The Spanish Military Hospital Museum is located at 3 Aviles Street, St. Augustine, Florida. The museum covers the Second Spanish Period (1784-1821) medical practices. The museum is open seven days a week from 9 a.m. to 5 p.m. Tours start on demand throughout the day and cover a surgical demonstration, apothecary demonstration, and a visit to a medicinal herb garden.

==History==
During the British occupation of St. Augustine 1763-1783 a Scottish carpenter named William Watson purchased and remodeled the building into a dwelling. The hospital was a three part facility consisting of Hospital West (constructed in the First Spanish Period), Hospital East (constructed during the British Period) and the Apothecary in the William Watson House (constructed in the British Period).

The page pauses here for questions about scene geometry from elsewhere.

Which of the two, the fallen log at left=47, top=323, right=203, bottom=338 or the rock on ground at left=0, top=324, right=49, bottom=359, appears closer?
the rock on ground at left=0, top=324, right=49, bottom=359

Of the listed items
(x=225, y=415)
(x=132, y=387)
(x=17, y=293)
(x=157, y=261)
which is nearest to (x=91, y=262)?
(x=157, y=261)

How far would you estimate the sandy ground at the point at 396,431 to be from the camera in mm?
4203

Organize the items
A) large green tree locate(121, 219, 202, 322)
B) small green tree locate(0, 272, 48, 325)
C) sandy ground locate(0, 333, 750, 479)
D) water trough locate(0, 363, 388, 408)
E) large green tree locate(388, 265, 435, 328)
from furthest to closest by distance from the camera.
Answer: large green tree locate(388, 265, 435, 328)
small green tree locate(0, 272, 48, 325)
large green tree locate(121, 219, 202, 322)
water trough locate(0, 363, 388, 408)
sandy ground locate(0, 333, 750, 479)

These three parts plus their outbuildings and gardens functioned as a hospital complex during the Second Spanish Period. Aviles Street (which runs between the two wings of the hospital) was called Hospital Street until it was renamed in 1924.

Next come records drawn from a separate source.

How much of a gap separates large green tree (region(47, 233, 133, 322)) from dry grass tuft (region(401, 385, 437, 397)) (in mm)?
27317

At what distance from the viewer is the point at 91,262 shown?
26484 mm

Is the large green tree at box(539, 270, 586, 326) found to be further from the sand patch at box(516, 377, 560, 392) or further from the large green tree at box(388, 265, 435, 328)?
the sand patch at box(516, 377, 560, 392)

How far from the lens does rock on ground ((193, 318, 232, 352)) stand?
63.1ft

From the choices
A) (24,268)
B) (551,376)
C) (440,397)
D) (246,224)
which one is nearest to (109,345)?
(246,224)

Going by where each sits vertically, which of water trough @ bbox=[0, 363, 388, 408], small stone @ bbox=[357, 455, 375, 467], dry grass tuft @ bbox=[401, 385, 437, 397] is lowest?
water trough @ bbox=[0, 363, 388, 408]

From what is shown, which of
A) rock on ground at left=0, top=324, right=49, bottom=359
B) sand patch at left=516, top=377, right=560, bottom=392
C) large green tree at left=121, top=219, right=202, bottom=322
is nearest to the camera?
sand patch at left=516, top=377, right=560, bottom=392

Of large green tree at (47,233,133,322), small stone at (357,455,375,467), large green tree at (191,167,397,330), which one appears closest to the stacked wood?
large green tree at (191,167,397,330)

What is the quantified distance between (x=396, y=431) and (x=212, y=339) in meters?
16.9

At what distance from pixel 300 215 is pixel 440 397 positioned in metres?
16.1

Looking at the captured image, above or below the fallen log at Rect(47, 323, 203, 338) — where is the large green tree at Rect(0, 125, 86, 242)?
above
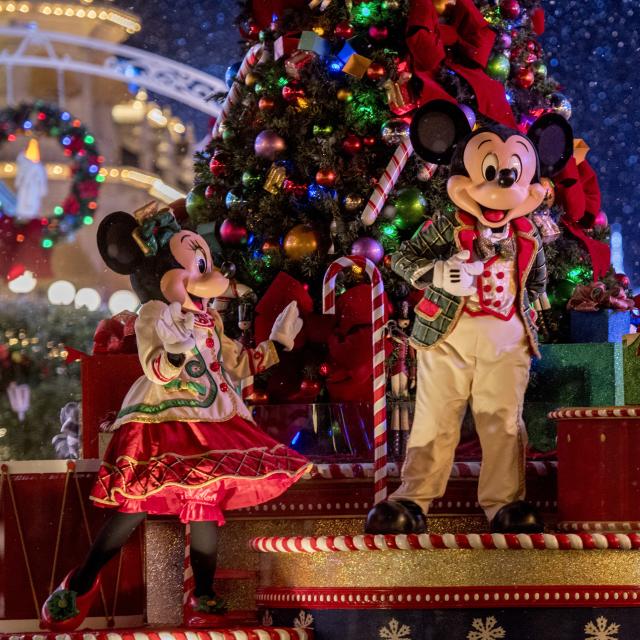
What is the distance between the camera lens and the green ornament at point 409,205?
16.3ft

The hospital was strictly a military facility; only military were treated there and only military personnel worked on the staff.

Hospital West burned in 1818 and the remaining parts of the hospital stayed in operation until two years into the American Territorial Period and officially closed down in 1823. Hospital East was destroyed in the fire of 1895. The Watson House still stands today.

==Reconstruction==
Early in 1966, the St. Augustine Historical Restoration and Preservation Commission (later renamed the Historic St. Augustine Preservation Board) reconstructed the Spanish Military Hospital as it appeared in the 1790s on its original foundations. Upon its completion, a suggestion was made by Dr. William M. Straight, historian of the Florida Medical Association, that the building be utilized as a medical museum. The idea was enthusiastically received by the commission, and plans were accordingly drawn. A local coordinating committee, headed by Dr. James DeVito, was appointed and funds sought from the Medical Association's membership beginning in 1967. The reconstructed Hospital East building was dedicated and opened to the public in 1968. Shops now exist on the lot where Hospital West was located.

==Museum==
The reconstructed Hospital East building was opened in 1968. On the second floor, the Medical Museum was dedicated and opened to the public in July 1973. It was jointly sponsored by the Florida Medical Association, its Woman's Auxiliary, and the Historic St. Augustine Preservation Board and included exhibits about medical history. However, due to costs, the building was closed in 1977. The property was leased for commercial purposes until 1990, when the Historic St. Augustine Preservation Board reopened the museum on July 20 as part of the Restored San Agustín Antiguo living history program. Today, the building is owned by the State of Florida, managed on its behalf by the University of Florida, and operated by a private business. Tours recreate the hospital practices of the late 18th century. They include a full surgical demonstration of procedures done at the time, an apothecary demonstration discussing the medicines used and their manufacture, and a tour of the medicinal herb gardens.